WRITTEN EXERCISE =>
Reproduce verbatim everything in the records from the line containing "From this set" down through the line containing "0.53 metres".

MATERIAL SHOWN =>
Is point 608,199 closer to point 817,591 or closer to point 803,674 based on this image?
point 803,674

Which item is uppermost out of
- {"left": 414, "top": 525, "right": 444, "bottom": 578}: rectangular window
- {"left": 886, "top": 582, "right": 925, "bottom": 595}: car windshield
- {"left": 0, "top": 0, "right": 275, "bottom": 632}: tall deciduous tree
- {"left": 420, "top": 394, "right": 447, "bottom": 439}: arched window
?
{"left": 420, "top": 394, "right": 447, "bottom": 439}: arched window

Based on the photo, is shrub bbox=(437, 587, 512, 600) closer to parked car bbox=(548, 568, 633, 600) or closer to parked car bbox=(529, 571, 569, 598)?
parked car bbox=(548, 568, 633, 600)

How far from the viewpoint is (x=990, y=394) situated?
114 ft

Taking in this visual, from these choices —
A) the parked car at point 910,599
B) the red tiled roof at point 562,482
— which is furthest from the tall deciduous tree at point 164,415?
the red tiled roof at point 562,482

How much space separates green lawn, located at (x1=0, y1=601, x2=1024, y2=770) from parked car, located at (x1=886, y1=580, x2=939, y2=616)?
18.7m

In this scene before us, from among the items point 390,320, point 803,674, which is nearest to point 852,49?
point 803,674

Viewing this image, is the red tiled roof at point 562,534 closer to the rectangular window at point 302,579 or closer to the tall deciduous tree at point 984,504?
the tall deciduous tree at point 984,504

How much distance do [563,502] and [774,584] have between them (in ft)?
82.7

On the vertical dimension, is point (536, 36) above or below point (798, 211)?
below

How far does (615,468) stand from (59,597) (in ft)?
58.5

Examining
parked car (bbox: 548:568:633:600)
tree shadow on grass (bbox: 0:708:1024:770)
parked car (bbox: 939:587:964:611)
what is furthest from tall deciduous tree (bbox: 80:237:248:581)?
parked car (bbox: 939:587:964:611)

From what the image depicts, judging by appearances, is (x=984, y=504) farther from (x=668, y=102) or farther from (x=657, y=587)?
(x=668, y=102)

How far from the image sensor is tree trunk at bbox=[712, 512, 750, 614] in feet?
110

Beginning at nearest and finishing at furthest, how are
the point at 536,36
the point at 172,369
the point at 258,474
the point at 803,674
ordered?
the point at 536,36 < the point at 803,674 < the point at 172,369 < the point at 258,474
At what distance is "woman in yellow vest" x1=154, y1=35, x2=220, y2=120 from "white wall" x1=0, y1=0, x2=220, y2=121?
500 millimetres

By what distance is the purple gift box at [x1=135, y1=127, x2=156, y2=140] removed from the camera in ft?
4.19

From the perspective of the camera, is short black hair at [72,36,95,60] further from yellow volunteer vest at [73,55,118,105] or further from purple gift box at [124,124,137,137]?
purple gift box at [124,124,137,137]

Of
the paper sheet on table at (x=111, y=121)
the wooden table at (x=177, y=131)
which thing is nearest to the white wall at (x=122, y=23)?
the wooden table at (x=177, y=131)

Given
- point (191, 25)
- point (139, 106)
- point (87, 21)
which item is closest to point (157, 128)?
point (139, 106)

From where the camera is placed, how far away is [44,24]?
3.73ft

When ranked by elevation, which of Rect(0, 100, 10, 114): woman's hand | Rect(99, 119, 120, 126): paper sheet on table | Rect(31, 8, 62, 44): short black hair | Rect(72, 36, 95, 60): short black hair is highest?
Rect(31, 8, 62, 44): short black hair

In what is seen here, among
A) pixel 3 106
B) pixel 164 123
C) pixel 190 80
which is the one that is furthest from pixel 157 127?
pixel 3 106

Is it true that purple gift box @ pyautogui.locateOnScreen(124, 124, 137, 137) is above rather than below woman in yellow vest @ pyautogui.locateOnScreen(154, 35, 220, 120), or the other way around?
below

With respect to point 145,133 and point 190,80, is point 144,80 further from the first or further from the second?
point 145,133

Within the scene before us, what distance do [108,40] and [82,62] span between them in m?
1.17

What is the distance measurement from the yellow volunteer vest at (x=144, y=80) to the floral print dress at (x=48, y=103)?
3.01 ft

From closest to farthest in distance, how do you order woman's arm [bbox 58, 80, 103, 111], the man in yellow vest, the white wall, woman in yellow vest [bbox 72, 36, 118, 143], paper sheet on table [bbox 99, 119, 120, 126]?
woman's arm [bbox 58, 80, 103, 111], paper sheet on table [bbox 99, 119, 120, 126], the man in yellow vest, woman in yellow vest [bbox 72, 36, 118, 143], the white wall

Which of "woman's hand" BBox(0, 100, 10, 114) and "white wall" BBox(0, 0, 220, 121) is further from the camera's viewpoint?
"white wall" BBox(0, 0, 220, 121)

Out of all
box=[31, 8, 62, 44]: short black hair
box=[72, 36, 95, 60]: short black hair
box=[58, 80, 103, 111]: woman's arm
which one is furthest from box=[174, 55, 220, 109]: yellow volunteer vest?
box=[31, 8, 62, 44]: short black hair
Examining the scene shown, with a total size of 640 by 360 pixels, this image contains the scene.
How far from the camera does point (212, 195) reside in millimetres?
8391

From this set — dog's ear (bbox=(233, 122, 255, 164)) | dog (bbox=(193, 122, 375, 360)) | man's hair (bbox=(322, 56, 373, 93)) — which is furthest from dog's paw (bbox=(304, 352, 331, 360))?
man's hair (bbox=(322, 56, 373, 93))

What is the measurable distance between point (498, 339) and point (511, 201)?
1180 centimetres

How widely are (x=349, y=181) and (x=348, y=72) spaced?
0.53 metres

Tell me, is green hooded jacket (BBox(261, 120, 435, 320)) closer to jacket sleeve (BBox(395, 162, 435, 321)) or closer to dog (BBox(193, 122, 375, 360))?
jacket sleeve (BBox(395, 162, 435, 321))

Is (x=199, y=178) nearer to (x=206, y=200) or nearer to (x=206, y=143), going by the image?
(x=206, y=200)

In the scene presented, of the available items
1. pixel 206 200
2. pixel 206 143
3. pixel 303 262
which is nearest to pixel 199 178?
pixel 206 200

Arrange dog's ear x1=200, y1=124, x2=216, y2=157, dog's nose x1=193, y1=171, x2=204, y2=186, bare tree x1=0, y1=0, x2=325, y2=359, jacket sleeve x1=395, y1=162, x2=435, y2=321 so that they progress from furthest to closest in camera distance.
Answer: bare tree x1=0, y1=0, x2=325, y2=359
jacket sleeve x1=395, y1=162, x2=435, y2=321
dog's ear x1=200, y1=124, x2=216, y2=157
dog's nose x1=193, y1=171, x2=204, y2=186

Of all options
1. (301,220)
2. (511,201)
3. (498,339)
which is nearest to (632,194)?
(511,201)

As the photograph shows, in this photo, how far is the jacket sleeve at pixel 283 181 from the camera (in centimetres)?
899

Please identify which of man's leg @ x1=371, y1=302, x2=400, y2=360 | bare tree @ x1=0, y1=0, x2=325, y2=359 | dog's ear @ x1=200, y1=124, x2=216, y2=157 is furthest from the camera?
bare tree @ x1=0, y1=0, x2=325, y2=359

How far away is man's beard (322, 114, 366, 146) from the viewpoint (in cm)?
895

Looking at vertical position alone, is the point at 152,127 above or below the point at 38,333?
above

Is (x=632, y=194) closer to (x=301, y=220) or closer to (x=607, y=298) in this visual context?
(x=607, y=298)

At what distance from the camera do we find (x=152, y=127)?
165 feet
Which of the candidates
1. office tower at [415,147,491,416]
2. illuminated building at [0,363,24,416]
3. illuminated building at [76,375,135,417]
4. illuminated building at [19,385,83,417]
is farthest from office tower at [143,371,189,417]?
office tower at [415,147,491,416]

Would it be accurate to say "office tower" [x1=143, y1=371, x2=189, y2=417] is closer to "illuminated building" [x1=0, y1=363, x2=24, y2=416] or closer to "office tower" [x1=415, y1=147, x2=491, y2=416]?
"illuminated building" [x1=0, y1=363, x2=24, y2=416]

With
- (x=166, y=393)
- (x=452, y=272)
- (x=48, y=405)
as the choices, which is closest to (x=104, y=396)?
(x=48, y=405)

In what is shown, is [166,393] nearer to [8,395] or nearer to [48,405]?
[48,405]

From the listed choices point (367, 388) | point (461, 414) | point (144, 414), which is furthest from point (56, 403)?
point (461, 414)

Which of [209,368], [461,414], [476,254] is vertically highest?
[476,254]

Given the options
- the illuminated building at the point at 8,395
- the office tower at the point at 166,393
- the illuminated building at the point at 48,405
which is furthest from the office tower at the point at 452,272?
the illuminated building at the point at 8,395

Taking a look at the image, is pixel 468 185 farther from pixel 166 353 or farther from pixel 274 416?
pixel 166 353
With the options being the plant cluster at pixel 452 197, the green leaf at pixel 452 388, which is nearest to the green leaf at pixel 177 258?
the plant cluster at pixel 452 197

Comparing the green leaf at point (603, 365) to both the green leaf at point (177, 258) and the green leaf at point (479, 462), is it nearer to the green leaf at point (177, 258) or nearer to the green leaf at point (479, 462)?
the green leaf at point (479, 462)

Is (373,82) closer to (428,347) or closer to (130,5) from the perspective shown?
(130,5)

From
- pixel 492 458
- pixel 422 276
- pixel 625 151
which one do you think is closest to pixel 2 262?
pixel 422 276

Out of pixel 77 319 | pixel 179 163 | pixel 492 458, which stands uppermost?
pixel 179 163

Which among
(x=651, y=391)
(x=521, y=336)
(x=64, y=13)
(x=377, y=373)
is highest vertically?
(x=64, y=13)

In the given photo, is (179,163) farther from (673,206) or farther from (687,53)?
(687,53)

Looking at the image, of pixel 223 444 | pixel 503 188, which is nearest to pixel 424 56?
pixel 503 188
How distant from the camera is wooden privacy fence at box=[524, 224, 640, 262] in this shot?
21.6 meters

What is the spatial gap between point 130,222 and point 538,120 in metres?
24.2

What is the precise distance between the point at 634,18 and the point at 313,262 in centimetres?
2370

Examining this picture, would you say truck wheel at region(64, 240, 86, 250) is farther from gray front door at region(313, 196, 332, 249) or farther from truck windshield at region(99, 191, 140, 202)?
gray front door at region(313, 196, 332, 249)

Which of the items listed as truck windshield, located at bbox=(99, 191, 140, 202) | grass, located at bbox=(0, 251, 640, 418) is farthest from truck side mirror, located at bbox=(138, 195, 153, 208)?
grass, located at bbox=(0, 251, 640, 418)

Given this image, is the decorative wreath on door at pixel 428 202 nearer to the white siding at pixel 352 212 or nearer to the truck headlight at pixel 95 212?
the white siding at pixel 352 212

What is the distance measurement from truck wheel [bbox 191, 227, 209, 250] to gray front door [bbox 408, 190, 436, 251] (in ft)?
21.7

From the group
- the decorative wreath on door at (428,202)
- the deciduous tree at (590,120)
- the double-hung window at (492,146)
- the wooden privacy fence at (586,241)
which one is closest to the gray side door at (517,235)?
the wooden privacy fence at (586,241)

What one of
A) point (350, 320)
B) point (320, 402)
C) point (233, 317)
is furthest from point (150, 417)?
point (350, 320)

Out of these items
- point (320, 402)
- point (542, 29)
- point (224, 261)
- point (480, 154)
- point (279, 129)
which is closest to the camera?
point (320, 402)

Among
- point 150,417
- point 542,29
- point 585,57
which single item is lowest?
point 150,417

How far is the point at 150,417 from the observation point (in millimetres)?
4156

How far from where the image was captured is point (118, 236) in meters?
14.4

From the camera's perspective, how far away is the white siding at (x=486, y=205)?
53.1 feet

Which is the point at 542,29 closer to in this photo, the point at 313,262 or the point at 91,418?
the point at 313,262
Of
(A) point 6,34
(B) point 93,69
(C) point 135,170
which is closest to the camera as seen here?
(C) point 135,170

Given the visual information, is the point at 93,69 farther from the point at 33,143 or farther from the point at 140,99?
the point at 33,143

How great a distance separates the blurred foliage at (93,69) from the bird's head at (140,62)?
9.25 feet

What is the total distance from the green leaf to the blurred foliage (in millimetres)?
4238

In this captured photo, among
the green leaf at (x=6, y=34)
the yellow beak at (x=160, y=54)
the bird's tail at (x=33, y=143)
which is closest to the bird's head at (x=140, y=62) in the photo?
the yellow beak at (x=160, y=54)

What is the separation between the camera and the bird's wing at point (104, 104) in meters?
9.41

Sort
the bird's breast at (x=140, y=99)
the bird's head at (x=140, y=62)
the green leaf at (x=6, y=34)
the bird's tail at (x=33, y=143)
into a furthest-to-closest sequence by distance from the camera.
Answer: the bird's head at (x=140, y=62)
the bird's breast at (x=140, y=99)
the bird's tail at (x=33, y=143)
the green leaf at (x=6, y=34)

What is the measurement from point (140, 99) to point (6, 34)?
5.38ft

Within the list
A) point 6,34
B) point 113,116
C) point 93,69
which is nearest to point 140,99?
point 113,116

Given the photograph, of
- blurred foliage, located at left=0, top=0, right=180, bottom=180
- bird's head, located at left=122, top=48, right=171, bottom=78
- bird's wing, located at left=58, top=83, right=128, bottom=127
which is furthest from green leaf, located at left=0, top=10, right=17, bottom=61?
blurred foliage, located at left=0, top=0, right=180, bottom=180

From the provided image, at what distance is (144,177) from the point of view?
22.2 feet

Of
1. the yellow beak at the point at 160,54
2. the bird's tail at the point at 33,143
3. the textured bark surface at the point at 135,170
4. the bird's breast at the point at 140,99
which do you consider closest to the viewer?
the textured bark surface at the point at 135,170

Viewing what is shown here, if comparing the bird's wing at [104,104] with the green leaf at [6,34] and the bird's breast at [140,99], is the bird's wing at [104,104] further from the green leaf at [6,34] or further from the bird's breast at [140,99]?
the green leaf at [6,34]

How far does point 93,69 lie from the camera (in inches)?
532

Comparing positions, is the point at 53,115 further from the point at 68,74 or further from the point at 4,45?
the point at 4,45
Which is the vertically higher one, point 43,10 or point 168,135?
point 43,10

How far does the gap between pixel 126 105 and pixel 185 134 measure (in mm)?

RESULT OF THIS TASK =>
From this set — dog's ear (bbox=(233, 122, 255, 164)) | dog (bbox=(193, 122, 375, 360)) | man's hair (bbox=(322, 56, 373, 93)) — which is furthest from dog's paw (bbox=(304, 352, 331, 360))?
man's hair (bbox=(322, 56, 373, 93))

What is the measurable distance between point (498, 339) and point (511, 201)?
1180 centimetres

How widely are (x=349, y=181) and (x=348, y=72) spaced?
0.53 metres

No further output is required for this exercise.